Von „Appeasement- Politik“ der Bundesregierung will Geiger trotzdem nicht sprechen: „Das war Realpolitik.“ Auch sei es nicht moralisch-verwerflich gewesen, in den mit Konflikten aufgeladenen Nahen und Mittleren Osten politische Kontakte aufzubauen. „Im Vordergrund stand der Wunsch, Deutschland nicht zum Zielland neuer Terroranschläge zu machen“, sagt der Historiker. „Das war ein politisch legitimer Wunsch.“

Hartnäckig halten sich seit 40 Jahren Vermutungen, die Entführung der „Kiel“ sei 1972 mit deutschem Wissen erfolgt, um die Attentäter loszuwerden.
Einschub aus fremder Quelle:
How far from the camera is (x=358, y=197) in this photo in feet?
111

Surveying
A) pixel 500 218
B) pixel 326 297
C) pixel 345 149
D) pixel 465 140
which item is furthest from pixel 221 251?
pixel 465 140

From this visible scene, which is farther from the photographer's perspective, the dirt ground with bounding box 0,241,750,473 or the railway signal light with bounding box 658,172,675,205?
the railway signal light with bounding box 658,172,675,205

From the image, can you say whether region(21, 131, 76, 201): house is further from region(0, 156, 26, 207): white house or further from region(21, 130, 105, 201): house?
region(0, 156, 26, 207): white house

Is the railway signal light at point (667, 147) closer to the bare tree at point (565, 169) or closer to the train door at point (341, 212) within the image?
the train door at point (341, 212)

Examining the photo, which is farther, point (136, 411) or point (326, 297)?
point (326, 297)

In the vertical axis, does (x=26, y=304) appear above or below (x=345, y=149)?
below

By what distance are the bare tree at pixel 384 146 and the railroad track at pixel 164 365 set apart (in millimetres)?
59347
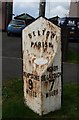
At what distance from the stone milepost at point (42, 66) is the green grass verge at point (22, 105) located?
4.3 inches

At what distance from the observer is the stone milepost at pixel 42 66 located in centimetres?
566

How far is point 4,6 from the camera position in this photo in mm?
32406

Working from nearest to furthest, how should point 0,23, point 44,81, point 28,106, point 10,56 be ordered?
point 44,81 → point 28,106 → point 10,56 → point 0,23

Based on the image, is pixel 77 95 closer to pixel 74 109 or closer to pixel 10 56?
pixel 74 109

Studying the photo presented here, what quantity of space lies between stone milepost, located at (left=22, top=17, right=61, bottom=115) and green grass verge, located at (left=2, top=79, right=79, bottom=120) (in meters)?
0.11

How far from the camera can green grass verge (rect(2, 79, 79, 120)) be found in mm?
5745

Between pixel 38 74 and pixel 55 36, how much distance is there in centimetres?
70

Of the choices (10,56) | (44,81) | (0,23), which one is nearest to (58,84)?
(44,81)

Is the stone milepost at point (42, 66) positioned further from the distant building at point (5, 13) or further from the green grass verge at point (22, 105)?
the distant building at point (5, 13)

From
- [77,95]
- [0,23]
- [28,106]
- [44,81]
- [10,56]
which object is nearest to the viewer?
[44,81]

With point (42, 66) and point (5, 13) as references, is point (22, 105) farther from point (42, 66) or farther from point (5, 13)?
point (5, 13)

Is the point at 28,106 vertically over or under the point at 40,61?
under

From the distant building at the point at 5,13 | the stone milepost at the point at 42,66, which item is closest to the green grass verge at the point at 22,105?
the stone milepost at the point at 42,66

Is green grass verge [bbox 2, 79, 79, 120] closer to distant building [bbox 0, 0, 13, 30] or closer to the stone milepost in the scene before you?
the stone milepost
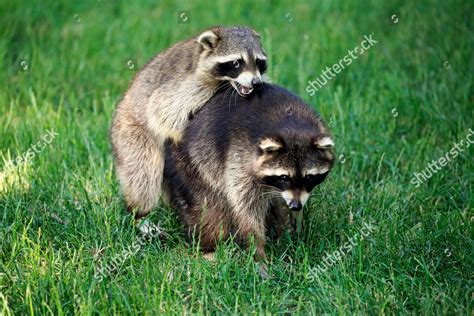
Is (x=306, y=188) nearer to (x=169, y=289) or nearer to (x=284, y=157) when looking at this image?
(x=284, y=157)

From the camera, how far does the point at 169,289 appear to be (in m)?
4.20

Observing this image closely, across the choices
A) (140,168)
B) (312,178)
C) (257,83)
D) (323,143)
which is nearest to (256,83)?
(257,83)

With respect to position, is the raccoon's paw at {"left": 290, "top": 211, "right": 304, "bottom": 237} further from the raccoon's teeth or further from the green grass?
the raccoon's teeth

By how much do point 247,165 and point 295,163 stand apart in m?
0.37

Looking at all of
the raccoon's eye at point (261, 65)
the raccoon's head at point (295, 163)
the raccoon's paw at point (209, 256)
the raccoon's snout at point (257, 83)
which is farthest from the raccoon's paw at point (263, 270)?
the raccoon's eye at point (261, 65)

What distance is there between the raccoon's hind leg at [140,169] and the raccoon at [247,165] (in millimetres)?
106

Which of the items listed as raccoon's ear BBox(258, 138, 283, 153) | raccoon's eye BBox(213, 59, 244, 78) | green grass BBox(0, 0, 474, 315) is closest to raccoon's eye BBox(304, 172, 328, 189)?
raccoon's ear BBox(258, 138, 283, 153)

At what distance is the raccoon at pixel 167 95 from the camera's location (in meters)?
5.26

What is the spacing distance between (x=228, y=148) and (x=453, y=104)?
2.82 metres

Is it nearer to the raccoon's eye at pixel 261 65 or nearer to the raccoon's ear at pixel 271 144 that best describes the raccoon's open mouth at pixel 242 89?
the raccoon's eye at pixel 261 65

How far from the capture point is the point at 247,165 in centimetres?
479

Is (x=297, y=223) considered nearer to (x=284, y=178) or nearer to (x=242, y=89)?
(x=284, y=178)

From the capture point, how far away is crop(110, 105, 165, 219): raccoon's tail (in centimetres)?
542

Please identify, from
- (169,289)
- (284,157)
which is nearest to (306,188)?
(284,157)
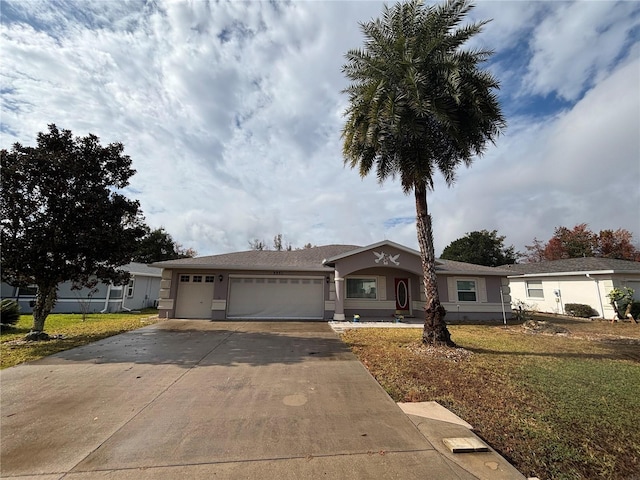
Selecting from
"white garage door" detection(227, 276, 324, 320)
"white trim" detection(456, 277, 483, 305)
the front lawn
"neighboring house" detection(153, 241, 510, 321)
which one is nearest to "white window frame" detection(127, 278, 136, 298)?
"neighboring house" detection(153, 241, 510, 321)

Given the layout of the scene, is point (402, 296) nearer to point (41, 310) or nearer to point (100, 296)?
point (41, 310)

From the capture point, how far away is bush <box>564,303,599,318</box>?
61.4ft

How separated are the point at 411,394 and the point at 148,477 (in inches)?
169

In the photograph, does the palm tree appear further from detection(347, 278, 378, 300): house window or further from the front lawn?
detection(347, 278, 378, 300): house window

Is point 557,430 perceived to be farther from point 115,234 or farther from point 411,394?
point 115,234

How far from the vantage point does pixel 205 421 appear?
14.3 feet

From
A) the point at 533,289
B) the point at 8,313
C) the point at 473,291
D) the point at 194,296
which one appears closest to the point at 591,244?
the point at 533,289

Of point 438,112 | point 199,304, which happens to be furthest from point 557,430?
point 199,304

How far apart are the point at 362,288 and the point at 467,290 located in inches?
244

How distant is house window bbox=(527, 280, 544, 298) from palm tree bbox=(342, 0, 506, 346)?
18347 mm

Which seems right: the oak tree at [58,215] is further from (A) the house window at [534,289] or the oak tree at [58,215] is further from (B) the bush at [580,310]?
(A) the house window at [534,289]

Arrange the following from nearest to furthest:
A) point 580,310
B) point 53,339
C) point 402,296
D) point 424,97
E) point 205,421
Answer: point 205,421, point 424,97, point 53,339, point 402,296, point 580,310

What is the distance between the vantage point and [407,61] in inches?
344

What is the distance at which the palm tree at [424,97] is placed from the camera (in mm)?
8766
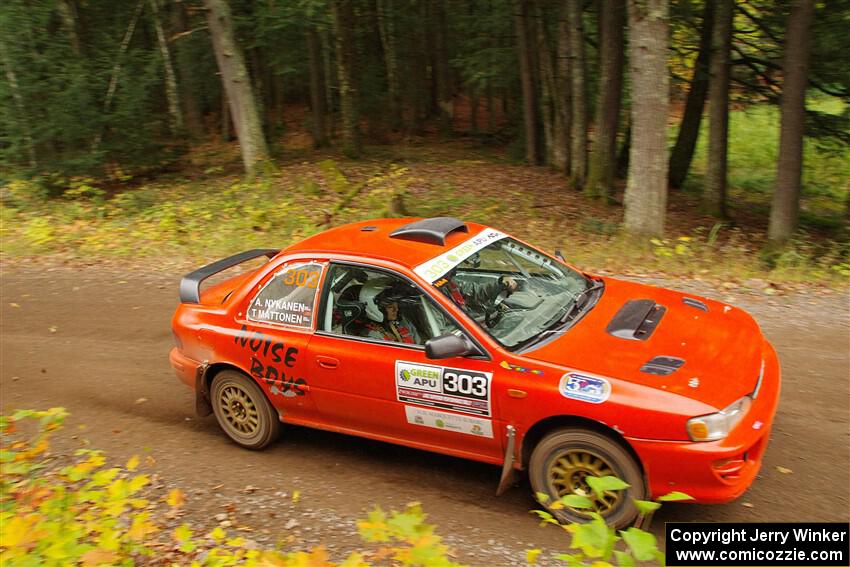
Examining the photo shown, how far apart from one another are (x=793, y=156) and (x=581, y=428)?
9.42m

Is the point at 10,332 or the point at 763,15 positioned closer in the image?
the point at 10,332

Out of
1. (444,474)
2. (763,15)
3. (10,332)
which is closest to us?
(444,474)

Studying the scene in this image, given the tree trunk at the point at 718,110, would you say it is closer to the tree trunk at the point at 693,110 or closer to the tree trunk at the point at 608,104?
the tree trunk at the point at 693,110

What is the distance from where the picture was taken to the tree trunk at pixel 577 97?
15172mm

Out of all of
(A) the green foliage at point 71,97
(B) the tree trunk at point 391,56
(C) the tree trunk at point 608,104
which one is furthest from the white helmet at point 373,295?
(B) the tree trunk at point 391,56

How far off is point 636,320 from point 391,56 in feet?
70.6

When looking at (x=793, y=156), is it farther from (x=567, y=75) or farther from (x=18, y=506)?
(x=18, y=506)

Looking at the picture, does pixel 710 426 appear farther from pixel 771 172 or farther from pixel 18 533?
pixel 771 172

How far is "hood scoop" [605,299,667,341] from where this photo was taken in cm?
452

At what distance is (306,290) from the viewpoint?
5.24 meters

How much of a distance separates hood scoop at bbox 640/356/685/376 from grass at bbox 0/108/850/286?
524cm

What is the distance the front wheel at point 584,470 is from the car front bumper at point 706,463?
0.12 metres

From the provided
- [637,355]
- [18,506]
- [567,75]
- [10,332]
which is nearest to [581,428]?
[637,355]

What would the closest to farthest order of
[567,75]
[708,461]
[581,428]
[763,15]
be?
1. [708,461]
2. [581,428]
3. [763,15]
4. [567,75]
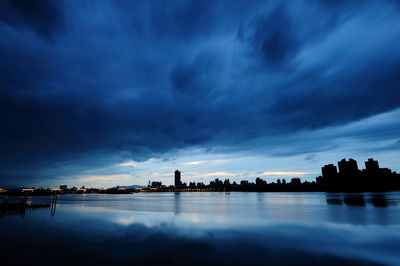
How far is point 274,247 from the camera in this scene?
22828mm

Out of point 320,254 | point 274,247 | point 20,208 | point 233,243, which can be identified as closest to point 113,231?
point 233,243

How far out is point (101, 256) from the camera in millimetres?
19625

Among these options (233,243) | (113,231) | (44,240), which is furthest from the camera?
(113,231)

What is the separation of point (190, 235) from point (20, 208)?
6072cm

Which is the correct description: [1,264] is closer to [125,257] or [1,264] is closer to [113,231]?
[125,257]

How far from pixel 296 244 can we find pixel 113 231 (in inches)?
1008

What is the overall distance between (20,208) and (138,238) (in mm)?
56465

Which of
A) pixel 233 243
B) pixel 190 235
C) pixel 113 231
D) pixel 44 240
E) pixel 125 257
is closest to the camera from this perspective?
pixel 125 257

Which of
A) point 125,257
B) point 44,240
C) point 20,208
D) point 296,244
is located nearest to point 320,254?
point 296,244

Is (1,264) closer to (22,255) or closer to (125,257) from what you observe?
(22,255)

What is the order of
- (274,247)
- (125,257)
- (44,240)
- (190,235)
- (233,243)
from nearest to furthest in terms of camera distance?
(125,257), (274,247), (233,243), (44,240), (190,235)

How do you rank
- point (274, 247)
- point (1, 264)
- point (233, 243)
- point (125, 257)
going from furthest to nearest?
point (233, 243) < point (274, 247) < point (125, 257) < point (1, 264)

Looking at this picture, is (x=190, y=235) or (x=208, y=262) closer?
(x=208, y=262)

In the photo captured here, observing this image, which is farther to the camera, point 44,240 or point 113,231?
point 113,231
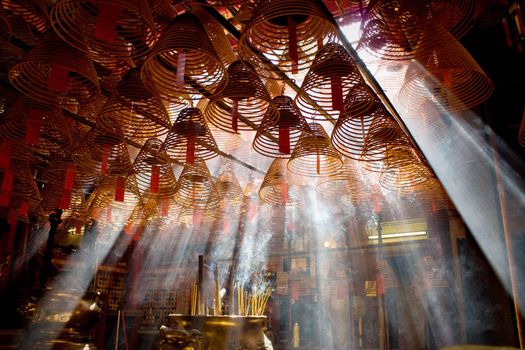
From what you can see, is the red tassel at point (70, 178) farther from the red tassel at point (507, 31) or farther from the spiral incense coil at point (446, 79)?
the red tassel at point (507, 31)

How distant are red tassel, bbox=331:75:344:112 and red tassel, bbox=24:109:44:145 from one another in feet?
4.65

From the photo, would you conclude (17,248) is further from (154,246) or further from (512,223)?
(512,223)

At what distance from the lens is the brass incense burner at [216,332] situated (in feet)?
6.21

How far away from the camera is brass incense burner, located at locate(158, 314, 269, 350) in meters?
1.89

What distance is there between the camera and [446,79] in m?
1.81

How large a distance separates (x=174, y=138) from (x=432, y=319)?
4020 mm

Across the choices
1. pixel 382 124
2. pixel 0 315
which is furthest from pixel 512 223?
pixel 0 315

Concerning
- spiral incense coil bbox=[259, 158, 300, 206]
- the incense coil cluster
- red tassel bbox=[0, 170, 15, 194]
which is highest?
the incense coil cluster

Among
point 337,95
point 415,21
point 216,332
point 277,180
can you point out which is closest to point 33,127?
point 216,332

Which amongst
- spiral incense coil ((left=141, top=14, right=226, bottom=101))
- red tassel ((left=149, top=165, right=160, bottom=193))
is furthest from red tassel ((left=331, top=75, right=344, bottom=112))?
red tassel ((left=149, top=165, right=160, bottom=193))

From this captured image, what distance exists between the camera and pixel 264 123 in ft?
6.68

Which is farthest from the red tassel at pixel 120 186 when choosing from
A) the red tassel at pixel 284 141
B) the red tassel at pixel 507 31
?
the red tassel at pixel 507 31

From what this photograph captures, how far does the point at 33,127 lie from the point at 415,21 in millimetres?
1817

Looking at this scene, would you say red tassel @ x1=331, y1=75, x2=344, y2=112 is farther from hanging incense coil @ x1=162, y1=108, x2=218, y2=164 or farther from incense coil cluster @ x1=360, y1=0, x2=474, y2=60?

Geigers Kollegin Eva Oberloskamp freilich urteilt in einem kürzlich veröffentlichten Aufsatz, für diese These fehlten „überzeugende Belege“. Die IfZ-Historikerin beschreibt in ihrer Untersuchung, dass die Bundesregierung nach dem Attentat innere Sicherheit nicht mehr nur als nationale Aufgabe begriff, sondern gezielt wegweisende Entscheidungen für die internationale Kooperation im Kampf gegen den Terror vorantrieb.